[Start SELECTED TEXT]

# Return policy question???



## splzy (Mar 17, 2012)

Is there any official BMW policy that states a certain number of days that you have to return a car once bought?????


----------



## chrischeung (Sep 1, 2002)

What do you mean? Like for a lease?


----------



## splzy (Mar 17, 2012)

chrischeung said:


> What do you mean? Like for a lease?


Sorry, let me specify.

I bought a used (non CPO) 325i from a BMW dealership. I wanted to know what the official BMW policy on returns. How many days i have if i chose to return it.


----------



## SARAFIL (Feb 19, 2003)

splzy said:


> Sorry, let me specify.
> 
> I bought a used (non CPO) 325i from a BMW dealership. I wanted to know what the official BMW policy on returns. How many days i have if i chose to return it.


There is no such thing as a return policy on cars. You buy it, you drive it off the lot, you own it.

Only exception is if your state has any laws regarding it, but I can't think of any that have so-called "cooling off periods" unless there are special circumstances around your deal.


----------



## coldintake (Oct 18, 2002)

In California there is no cooling off period unless a cancellation policy section was specifically added to the contract. I'm assuming much of the US would function like this. 

Generally speaking. AFAIK, there is no cooling off period for home or car sales.


----------



## ZoomVT (May 30, 2008)

Actually I believe done states have it for homes. But I haven't heard of one for cars

Sent from my SGH-I997 using Bimmer


----------



## jordanM3 (Jun 18, 2004)

There is a 3-day right of recession once docs are signed for owner-occupied homes. Doesn't apply to 2nd homes or investment properties.


----------



## 01Byte (Jun 22, 2003)

There are no return laws/policies for cars. Although a few dealers (indy) do offer some type of return policy the majority do not.


----------



## SD ///M4 (Jan 24, 2011)

splzy said:


> Is there any official BMW policy that states a certain number of days that you have to return a car once bought?????


Is this at all related to your post about finding out that you may have bought a wrecked car: http://www.bimmerfest.com/forums/showthread.php?t=614168&highlight=?

If so, the two have nothing to do with each other. If you bought a wrecked car and can somehow prove fraud then that's your next play. You can't just return a car that you already bought just because you don't want it anymore.


----------



## Jon Shafer (Dec 15, 2001)

While there is no cooling off period, and caveat emptor applies, an empathic dealer will sometimes take a used car back as a goodwill gesture.

It's not like with a new car where now suddenly the car has been plated, taxes paid, etc. Those are next to impossible to unwind...

No matter what, there would never be a "BMW Policy" per se. BMW Dealer Principals are independent businessmen who can use their own
discretion.


----------



## splzy (Mar 17, 2012)

SD 335is said:


> Is this at all related to your post about finding out that you may have bought a wrecked car: http://www.bimmerfest.com/forums/showthread.php?t=614168&highlight=?
> 
> If so, the two have nothing to do with each other. If you bought a wrecked car and can somehow prove fraud then that's your next play. You can't just return a car that you already bought just because you don't want it anymore.


Yes this is in relation to my other post. Im trying to look at all my options. If there was such return policy it would have been easier to just return the dam thing and save myself the headache. After looking saw that there's a 7 day exchange plan/policy/or whatever one wants to call it; not sure if it's offered everywhere but def at the dealership where I bought it.

But i'm well past that period so I'll have to take other actions.


----------

[End SELECTED TEXT]
[Start SUPPLIED RECORDS]

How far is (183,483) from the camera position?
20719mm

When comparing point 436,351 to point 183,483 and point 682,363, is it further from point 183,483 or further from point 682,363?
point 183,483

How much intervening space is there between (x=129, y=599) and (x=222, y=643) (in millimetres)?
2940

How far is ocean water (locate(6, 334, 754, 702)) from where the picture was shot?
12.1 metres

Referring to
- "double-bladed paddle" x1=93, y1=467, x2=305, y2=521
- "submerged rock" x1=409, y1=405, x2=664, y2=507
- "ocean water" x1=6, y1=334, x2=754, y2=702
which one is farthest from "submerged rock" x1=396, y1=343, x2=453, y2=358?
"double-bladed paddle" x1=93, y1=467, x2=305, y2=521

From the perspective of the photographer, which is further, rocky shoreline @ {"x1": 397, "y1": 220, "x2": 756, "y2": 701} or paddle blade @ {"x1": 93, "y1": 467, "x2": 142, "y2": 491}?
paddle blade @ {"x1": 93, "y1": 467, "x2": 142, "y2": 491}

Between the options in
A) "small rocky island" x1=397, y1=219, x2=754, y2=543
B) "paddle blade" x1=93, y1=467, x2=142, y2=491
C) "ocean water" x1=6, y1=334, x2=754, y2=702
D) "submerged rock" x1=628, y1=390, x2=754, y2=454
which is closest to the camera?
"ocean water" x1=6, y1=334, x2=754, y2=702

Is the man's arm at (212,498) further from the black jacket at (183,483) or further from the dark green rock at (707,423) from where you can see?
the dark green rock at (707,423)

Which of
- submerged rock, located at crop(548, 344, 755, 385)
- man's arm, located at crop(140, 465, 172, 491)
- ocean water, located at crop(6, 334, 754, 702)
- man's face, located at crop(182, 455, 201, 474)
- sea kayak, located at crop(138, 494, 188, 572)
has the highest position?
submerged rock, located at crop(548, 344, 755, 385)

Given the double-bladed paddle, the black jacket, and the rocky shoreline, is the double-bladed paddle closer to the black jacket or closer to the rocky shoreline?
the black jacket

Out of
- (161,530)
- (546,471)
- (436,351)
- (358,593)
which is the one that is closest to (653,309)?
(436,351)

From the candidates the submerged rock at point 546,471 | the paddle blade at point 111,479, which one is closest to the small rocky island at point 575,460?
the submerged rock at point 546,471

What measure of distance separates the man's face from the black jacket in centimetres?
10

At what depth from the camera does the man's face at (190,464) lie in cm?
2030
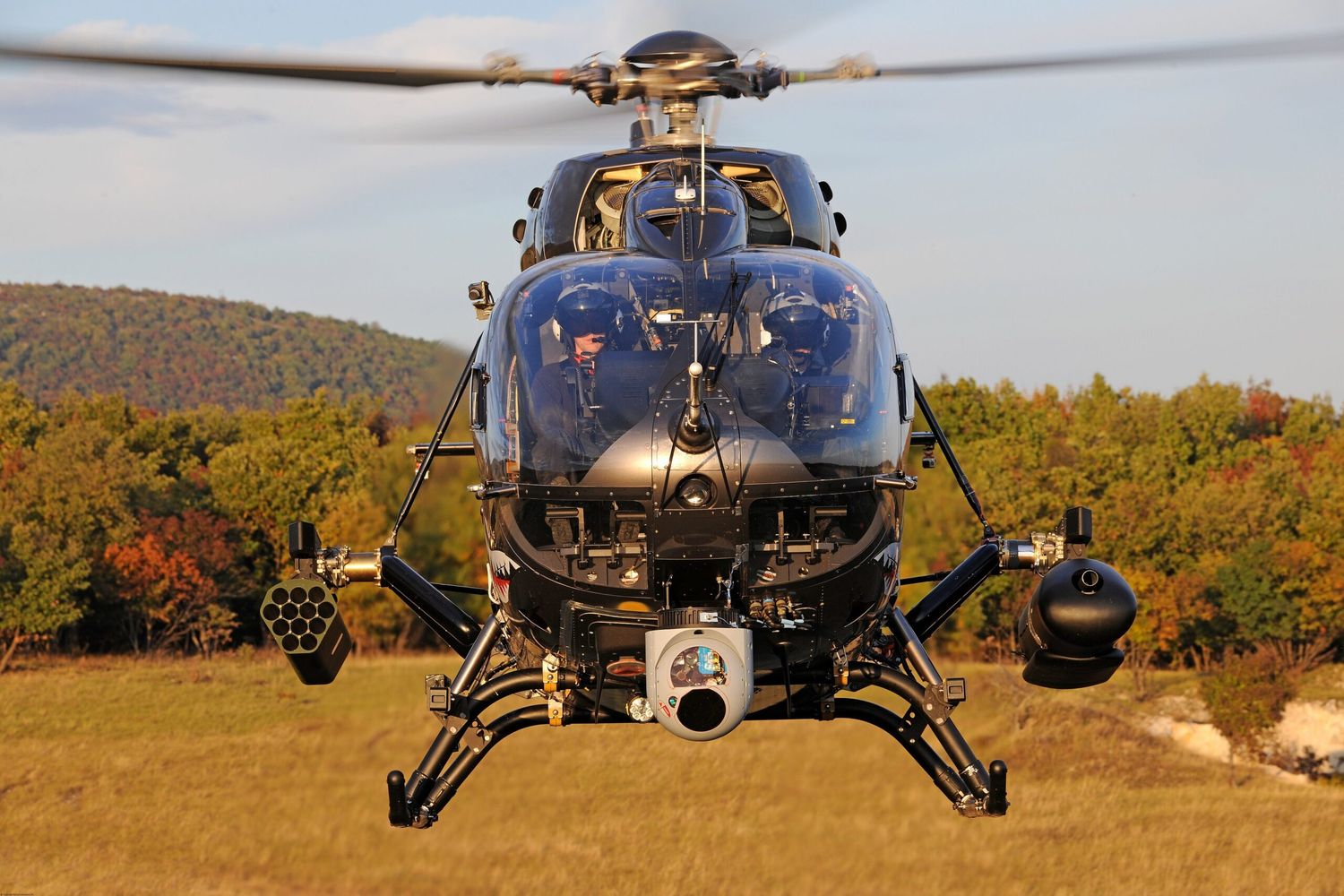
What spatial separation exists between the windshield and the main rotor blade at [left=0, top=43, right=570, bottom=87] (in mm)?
1649

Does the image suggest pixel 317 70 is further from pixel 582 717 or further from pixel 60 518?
pixel 60 518

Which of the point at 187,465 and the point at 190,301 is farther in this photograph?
the point at 190,301

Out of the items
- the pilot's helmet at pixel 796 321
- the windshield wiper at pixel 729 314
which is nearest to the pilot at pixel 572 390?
the windshield wiper at pixel 729 314

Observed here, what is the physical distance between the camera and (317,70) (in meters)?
11.4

[End SUPPLIED RECORDS]

TASKS TO PERFORM:
• A. In the forum thread on car return policies, how long is the exchange period that splzy found at the dealership where the car was bought?
• B. Please write out the records again, starting at the line containing "Out of the items" and ending at the end of the records, with "closest" substituted for "nearest" and everything else unchanged.

WORKED SOLUTIONS:
• A. 7 days

• B.
Out of the items
- the pilot's helmet at pixel 796 321
- the windshield wiper at pixel 729 314
which is closest to the pilot at pixel 572 390?
the windshield wiper at pixel 729 314

Observed here, what is the physical distance between the camera and (317,70) (in meters)?
11.4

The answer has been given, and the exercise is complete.